Stored data:

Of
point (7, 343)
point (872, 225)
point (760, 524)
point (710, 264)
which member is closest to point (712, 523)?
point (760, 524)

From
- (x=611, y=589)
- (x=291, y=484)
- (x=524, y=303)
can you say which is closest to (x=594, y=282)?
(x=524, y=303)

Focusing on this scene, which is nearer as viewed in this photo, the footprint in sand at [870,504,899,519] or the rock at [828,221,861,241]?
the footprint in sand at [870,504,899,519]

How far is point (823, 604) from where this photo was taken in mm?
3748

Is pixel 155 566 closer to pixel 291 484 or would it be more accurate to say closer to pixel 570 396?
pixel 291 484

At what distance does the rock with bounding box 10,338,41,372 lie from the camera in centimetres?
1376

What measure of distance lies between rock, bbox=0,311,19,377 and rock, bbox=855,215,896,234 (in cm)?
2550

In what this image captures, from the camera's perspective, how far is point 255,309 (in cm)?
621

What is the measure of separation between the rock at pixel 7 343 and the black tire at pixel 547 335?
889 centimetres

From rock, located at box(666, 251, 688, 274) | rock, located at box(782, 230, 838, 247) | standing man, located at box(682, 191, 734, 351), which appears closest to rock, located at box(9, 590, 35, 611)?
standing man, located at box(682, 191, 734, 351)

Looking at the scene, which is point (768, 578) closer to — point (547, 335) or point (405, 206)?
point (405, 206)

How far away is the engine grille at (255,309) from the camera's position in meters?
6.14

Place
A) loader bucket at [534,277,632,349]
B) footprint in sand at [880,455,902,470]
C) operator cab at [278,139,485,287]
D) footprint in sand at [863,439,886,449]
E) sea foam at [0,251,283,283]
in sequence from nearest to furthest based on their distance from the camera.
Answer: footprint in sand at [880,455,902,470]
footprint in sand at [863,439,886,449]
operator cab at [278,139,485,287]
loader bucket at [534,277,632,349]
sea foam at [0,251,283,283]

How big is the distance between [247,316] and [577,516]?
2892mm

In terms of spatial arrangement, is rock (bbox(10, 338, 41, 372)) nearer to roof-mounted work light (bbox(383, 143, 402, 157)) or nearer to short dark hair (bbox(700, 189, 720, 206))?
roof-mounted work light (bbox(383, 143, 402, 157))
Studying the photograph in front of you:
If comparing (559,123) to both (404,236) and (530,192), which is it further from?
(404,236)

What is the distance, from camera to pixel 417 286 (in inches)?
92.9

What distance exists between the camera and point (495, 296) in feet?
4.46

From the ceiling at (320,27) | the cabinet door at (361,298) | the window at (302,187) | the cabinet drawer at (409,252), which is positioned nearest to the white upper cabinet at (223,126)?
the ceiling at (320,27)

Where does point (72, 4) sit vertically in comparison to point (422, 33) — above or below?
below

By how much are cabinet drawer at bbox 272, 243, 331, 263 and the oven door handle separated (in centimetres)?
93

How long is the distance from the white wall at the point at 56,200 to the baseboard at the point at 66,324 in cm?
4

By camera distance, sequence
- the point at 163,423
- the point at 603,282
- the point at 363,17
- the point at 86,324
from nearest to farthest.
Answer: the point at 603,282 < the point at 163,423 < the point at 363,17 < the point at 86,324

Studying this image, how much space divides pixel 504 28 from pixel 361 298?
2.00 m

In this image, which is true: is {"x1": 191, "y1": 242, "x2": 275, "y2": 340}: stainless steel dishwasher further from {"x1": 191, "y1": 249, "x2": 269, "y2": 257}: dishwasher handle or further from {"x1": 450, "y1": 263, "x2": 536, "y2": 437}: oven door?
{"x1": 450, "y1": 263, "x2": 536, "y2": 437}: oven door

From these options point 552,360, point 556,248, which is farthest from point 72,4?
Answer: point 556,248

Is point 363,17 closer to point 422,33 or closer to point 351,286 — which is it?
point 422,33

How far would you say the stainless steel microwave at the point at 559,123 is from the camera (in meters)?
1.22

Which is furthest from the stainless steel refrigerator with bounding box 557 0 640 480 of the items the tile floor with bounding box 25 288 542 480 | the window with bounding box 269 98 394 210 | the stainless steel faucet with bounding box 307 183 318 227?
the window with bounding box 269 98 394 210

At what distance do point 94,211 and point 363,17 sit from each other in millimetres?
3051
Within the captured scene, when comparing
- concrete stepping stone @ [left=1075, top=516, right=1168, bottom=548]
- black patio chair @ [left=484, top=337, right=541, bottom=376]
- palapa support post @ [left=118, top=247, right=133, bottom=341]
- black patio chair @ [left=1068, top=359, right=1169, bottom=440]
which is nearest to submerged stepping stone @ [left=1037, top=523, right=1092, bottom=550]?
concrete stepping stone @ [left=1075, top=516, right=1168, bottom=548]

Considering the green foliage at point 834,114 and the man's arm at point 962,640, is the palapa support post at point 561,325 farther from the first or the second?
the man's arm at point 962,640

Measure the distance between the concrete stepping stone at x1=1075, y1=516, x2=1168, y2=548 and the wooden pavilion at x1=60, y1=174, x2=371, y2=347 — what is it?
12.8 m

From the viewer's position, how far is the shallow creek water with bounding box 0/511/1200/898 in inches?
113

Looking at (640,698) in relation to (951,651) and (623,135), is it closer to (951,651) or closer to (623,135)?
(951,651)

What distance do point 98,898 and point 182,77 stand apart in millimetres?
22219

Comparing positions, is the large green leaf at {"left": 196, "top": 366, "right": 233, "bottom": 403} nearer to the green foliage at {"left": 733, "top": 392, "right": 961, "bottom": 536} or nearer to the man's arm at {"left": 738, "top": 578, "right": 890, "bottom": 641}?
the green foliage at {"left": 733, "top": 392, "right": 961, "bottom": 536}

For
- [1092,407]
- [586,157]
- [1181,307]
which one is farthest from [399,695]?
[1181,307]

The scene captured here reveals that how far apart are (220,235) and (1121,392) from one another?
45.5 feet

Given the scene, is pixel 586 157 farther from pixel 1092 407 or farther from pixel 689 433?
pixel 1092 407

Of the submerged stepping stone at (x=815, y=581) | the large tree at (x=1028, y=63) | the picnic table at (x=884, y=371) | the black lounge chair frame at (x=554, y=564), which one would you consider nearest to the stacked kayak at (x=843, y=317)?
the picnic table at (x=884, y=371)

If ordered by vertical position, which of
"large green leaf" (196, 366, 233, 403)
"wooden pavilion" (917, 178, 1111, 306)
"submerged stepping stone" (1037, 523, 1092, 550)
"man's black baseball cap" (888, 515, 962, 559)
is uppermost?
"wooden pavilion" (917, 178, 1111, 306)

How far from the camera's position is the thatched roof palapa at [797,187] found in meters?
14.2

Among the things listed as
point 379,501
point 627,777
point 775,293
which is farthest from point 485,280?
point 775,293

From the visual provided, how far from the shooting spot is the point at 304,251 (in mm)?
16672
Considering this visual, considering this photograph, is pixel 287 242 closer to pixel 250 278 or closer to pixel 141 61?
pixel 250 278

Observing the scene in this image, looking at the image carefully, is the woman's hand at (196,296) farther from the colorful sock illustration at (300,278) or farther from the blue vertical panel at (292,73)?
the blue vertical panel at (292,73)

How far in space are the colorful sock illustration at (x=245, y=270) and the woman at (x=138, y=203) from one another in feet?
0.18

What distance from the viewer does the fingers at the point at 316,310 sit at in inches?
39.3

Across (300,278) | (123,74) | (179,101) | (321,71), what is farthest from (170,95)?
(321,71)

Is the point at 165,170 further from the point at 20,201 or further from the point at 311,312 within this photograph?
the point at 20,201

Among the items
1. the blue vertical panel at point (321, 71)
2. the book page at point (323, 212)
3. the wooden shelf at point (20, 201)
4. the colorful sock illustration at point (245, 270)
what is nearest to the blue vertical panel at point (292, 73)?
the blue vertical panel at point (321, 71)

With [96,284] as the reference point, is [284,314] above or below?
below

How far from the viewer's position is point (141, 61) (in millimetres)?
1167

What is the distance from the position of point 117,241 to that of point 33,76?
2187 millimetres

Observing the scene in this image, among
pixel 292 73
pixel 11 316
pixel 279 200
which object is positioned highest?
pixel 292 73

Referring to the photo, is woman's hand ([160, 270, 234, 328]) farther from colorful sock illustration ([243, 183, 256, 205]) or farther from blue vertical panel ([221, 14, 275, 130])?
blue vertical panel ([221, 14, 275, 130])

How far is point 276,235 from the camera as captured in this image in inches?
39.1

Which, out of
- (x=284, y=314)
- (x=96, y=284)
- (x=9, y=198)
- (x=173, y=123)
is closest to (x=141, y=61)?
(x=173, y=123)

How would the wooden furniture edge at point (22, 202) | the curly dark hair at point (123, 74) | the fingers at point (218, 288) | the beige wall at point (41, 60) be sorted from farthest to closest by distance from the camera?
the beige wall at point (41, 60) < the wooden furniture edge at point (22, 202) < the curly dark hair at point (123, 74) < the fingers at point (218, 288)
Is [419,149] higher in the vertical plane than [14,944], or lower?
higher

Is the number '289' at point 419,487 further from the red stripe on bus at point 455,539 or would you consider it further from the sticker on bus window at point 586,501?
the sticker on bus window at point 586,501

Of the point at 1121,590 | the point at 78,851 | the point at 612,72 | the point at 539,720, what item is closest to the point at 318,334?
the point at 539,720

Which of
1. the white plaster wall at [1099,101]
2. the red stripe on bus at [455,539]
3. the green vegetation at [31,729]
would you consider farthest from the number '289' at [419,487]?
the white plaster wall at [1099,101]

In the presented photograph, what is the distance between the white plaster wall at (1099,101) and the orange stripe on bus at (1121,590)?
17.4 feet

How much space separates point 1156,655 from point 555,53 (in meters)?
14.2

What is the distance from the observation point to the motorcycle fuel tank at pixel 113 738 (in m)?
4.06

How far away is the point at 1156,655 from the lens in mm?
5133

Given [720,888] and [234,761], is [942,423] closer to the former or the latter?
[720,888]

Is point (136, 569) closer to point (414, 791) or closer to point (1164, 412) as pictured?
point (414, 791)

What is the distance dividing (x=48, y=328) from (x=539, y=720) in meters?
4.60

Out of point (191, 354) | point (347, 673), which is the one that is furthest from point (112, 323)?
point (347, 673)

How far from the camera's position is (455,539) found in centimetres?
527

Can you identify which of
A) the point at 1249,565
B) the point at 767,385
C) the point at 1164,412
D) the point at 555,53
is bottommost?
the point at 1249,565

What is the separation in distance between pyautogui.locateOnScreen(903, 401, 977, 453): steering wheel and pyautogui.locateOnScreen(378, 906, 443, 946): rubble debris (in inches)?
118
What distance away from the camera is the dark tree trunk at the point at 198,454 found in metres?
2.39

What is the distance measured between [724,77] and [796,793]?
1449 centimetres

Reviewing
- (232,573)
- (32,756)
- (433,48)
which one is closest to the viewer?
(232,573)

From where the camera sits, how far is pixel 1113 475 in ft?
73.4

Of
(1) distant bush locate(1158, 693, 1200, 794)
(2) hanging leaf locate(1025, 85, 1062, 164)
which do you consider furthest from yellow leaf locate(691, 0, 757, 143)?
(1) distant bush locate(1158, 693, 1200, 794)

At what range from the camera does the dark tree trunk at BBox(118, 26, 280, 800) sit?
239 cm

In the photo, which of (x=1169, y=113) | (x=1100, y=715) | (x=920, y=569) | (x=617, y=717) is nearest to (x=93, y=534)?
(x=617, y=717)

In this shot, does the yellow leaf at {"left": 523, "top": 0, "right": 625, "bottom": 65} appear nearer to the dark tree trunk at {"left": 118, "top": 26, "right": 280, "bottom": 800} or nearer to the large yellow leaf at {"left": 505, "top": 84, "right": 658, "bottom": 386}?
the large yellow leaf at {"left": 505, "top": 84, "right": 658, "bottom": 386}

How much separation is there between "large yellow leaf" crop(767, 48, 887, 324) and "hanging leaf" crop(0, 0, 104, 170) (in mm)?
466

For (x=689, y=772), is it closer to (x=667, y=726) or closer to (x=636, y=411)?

Exercise task: Quote every line from the line containing "Can you identify which of" through the closing line of the listing, including both.

Answer for this exercise:
Can you identify which of
A) the point at 1249,565
B) the point at 767,385
C) the point at 1164,412
D) the point at 555,53
is bottommost?
the point at 1249,565

What is the separation in distance between pyautogui.locateOnScreen(903, 401, 977, 453): steering wheel and pyautogui.locateOnScreen(378, 906, 443, 946): rubble debris (in inches)?
118
What distance away from the camera is the dark tree trunk at the point at 198,454 found in metres?
2.39

What is the distance measured between [724,77] and [796,793]?
1449 centimetres

Reviewing
- (232,573)
- (32,756)
- (433,48)
which one is closest to the viewer?
(232,573)

From where the camera sits, how far is pixel 1113 475 in ft?
73.4

Of
(1) distant bush locate(1158, 693, 1200, 794)
(2) hanging leaf locate(1025, 85, 1062, 164)
which do you consider furthest from yellow leaf locate(691, 0, 757, 143)?
(1) distant bush locate(1158, 693, 1200, 794)

At what range from the camera does the dark tree trunk at BBox(118, 26, 280, 800) sit?
239 cm

In the photo, which of (x=1169, y=113) | (x=1100, y=715) | (x=920, y=569) | (x=617, y=717) is nearest to (x=93, y=534)?
(x=617, y=717)

In this shot, does the yellow leaf at {"left": 523, "top": 0, "right": 625, "bottom": 65} appear nearer to the dark tree trunk at {"left": 118, "top": 26, "right": 280, "bottom": 800} or nearer to the large yellow leaf at {"left": 505, "top": 84, "right": 658, "bottom": 386}?
the large yellow leaf at {"left": 505, "top": 84, "right": 658, "bottom": 386}

How much separation is there between "large yellow leaf" crop(767, 48, 887, 324) and "hanging leaf" crop(0, 0, 104, 170) (in mm)?
466

For (x=689, y=772), is it closer to (x=667, y=726) or closer to (x=636, y=411)?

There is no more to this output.